►

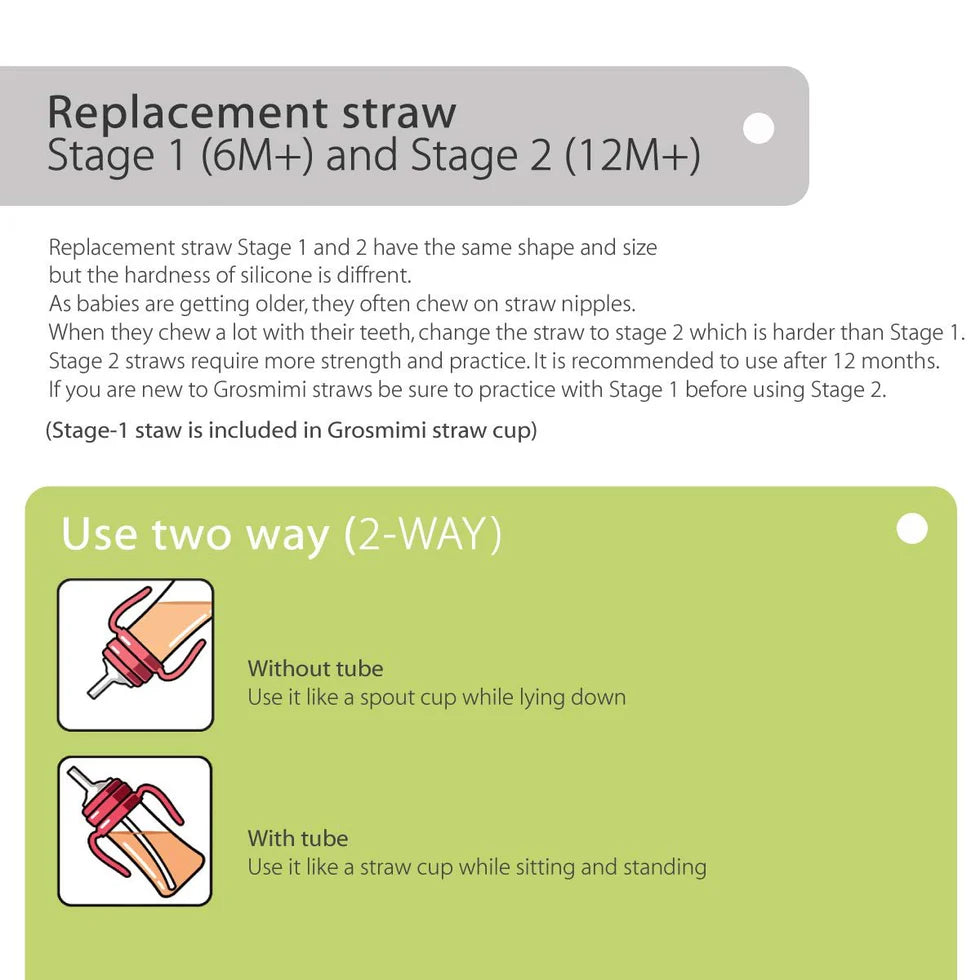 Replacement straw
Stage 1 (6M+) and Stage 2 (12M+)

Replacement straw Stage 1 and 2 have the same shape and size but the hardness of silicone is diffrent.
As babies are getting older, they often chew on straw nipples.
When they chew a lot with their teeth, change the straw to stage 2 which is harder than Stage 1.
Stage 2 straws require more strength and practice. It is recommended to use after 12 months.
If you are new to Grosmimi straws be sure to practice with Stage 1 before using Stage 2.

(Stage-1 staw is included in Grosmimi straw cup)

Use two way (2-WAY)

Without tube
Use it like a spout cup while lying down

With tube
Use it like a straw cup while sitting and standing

◄

> _Task statement_: Retyping should start at the first line of the data above and stop after the line with "When they chew", and no picture should be included.

> _Response to this exercise_:
 Replacement straw
Stage 1 (6M+) and Stage 2 (12M+)

Replacement straw Stage 1 and 2 have the same shape and size but the hardness of silicone is diffrent.
As babies are getting older, they often chew on straw nipples.
When they chew a lot with their teeth, change the straw to stage 2 which is harder than Stage 1.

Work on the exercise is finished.